● Arbeitsanweisung
Geben Sie aus dem Seitentext die Passage zwischen „Ausgesucht haben den“ und „Text das hinbekommt.“, beide Stellen eingeschlossen, wortgetreu aus.

“Es heißt nicht zu unrecht: Man wächst an seinen Herausforderungen.”
Wir sind sehr aufgeregt! Denn am Freitag 25.6. 21 erscheint das neue Drunk at Your Wedding-Album “I Have To Home” auf unserem Label Bohemian Strawberry. Seit einem halben Jahr arbeiten wir schon im stillen Kämmerlein daran, – mit der wunderbaren Künstlerin Nina Töllner zusammen – dass dieses großartige Electric-Folk-Werk das Licht der Welt erblicken kann. Und wie schön, dass es gerade jetzt das Frühsommerlicht ist, das darauf scheint. Hier könnt ihr es streamen/vorbestellen. Die flirrend-schöne und genaue Beobachtungsgabe der Texte gibt uns überraschende Bilder und kleine Weisheiten wie Gaben, die wir anfassen können. Sie im Gepäck zu haben, macht die Indie-Pop/Folk-Songs von DRUNK AT YOUR WEDDING zu einem Erlebnis, das uns alle beim Hören ein bisschen wachsen lässt. Am 30.6. ist sie bei KRAWALLE & LIEBE #17 dabei, am 17.7. gibt es ein Picknick-Release-Konzert im Volkspark Friedrichshain/Berlin. Das sind viele gute Gründe der Singer/Songwriterin Nina Töllner sieben Fragen zu stellen:
1) Normalerweise finden wir Fragen zum Bandnamen ja öde. Aber bei deinem aufregenden, tollen Namen interessiert uns jetzt doch mal, wie du darauf gekommen bist. Es ist ja von einem SMOG-Song namens „Your Wedding“ inspiriert. Warum hat gerade diese Aussage des unglücklich Verliebten („I`m gonna be drunk, so drunk at your wedding“) dich dazu gebracht, deine Band so zu nennen?
Ausgesucht haben den Namen damals meine Bandpartnerin Lesley und ich, die Urbesetzung von Drunk at Your Wedding. Aber der Vorschlag kam von mir, weil ich die mantrahafte Zeile aus diesem finsteren, schrägen Lied von Bill Callahan so eindringlich fand. Für mich sagt sie: ‚Du hast mir das Herz gebrochen‘, ohne diese Worte zu benutzen. Ich finde es immer super, wenn ein Text das hinbekommt.

● Liste der Zeilen
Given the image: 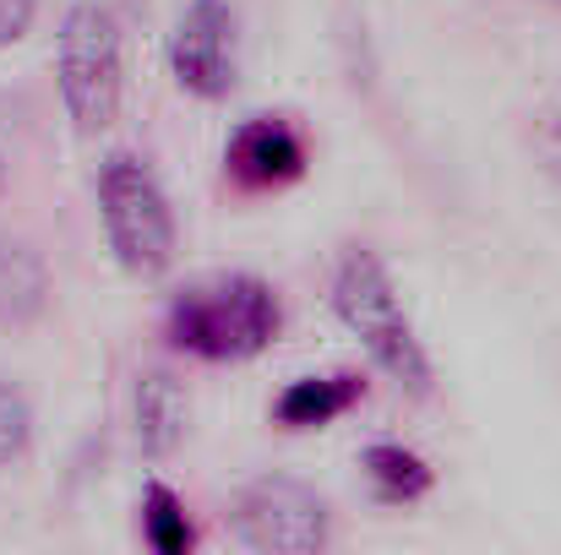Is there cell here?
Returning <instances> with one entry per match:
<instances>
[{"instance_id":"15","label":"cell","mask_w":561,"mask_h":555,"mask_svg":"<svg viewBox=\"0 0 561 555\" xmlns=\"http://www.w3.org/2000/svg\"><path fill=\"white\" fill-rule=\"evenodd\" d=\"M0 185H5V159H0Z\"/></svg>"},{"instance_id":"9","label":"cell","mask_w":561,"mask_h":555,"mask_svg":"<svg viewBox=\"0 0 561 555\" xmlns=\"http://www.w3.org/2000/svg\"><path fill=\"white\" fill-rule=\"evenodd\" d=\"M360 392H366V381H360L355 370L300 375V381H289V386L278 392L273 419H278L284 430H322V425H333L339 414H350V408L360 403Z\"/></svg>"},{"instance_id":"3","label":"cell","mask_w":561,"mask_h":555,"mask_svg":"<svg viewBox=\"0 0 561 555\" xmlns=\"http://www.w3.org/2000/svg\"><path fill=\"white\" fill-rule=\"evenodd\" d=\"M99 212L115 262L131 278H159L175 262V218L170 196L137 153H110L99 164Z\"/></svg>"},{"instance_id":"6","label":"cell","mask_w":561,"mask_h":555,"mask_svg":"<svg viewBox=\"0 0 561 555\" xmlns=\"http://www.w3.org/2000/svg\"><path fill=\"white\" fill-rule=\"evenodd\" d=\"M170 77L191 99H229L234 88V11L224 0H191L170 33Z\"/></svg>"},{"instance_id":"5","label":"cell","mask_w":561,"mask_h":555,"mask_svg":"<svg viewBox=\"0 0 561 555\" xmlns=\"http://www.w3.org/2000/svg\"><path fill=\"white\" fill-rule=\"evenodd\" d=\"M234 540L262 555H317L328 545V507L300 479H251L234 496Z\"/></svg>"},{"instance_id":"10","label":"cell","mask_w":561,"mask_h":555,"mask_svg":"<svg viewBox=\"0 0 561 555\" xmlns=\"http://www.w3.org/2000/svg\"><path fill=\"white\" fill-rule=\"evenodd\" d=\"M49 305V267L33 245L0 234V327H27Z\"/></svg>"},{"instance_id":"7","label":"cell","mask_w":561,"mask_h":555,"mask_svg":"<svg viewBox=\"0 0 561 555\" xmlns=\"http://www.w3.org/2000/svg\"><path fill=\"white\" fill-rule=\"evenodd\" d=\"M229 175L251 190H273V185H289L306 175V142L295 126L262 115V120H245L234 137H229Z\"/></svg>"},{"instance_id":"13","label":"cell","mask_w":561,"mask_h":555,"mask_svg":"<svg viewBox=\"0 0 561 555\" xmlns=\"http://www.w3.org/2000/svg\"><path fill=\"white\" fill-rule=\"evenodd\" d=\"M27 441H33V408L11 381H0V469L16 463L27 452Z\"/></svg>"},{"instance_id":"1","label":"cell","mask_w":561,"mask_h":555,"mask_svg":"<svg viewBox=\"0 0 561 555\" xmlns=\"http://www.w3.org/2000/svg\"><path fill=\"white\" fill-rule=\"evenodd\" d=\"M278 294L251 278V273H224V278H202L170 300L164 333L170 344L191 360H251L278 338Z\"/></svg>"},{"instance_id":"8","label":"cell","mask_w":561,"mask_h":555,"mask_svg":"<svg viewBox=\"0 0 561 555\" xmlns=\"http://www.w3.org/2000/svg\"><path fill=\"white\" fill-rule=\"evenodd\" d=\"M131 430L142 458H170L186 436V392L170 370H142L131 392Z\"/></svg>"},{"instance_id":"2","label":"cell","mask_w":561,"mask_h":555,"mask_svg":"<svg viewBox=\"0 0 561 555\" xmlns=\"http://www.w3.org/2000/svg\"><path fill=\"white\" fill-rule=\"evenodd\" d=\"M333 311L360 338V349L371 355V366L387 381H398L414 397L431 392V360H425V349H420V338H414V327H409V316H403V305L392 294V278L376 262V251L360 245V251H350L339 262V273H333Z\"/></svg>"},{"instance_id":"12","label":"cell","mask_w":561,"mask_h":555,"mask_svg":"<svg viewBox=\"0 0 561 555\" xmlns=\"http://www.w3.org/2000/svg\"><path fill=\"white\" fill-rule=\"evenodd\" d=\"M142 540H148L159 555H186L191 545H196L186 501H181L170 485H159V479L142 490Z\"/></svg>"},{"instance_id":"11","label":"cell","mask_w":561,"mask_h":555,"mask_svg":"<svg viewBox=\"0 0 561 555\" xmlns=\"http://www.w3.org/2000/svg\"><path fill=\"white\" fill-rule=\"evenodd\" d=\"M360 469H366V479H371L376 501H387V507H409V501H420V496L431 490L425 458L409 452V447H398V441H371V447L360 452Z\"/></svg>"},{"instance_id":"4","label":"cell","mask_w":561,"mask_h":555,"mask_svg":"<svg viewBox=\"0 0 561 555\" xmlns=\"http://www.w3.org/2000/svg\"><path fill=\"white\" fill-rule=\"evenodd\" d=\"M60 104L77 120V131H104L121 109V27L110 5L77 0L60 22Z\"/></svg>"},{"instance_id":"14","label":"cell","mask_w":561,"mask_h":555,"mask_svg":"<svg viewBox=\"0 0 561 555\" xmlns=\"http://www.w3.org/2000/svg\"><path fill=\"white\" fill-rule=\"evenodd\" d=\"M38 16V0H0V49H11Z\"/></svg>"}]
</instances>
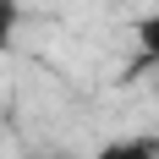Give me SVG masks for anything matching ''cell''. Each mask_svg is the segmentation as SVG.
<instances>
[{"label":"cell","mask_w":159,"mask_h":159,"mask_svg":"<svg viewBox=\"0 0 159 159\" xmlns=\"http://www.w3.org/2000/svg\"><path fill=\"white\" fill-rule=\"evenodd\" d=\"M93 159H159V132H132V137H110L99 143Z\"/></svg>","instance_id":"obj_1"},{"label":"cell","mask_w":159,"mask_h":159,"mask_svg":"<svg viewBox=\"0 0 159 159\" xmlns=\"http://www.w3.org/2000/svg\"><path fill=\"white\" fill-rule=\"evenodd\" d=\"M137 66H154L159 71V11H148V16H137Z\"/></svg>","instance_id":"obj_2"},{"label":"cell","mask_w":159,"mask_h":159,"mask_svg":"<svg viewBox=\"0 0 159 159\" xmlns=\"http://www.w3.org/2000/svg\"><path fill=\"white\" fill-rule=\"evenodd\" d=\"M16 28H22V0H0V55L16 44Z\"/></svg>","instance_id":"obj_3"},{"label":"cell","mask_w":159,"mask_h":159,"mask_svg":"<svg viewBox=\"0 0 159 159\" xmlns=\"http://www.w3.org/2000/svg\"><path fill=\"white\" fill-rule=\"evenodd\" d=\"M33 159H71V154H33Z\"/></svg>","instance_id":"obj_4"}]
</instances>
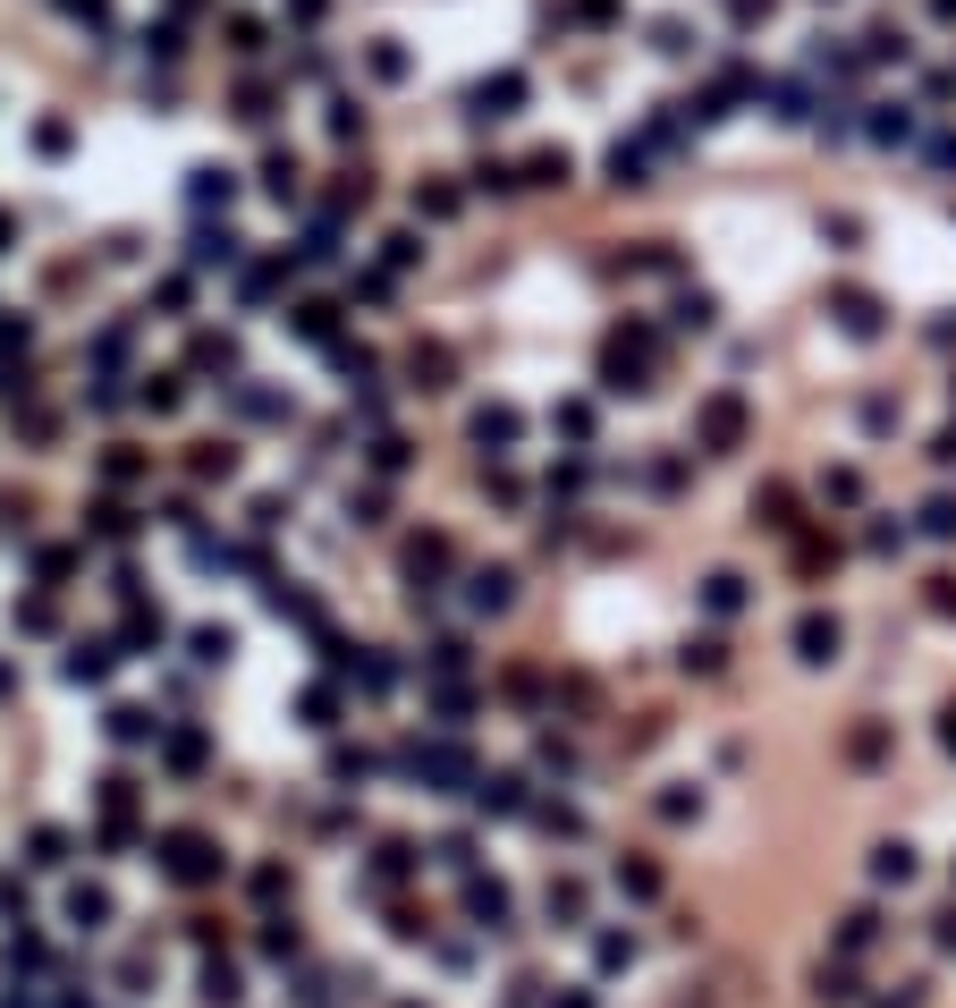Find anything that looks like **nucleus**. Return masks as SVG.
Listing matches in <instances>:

● Lösung der Aufgabe
Ausgesucht haben den Namen damals meine Bandpartnerin Lesley und ich, die Urbesetzung von Drunk at Your Wedding. Aber der Vorschlag kam von mir, weil ich die mantrahafte Zeile aus diesem finsteren, schrägen Lied von Bill Callahan so eindringlich fand. Für mich sagt sie: ‚Du hast mir das Herz gebrochen‘, ohne diese Worte zu benutzen. Ich finde es immer super, wenn ein Text das hinbekommt.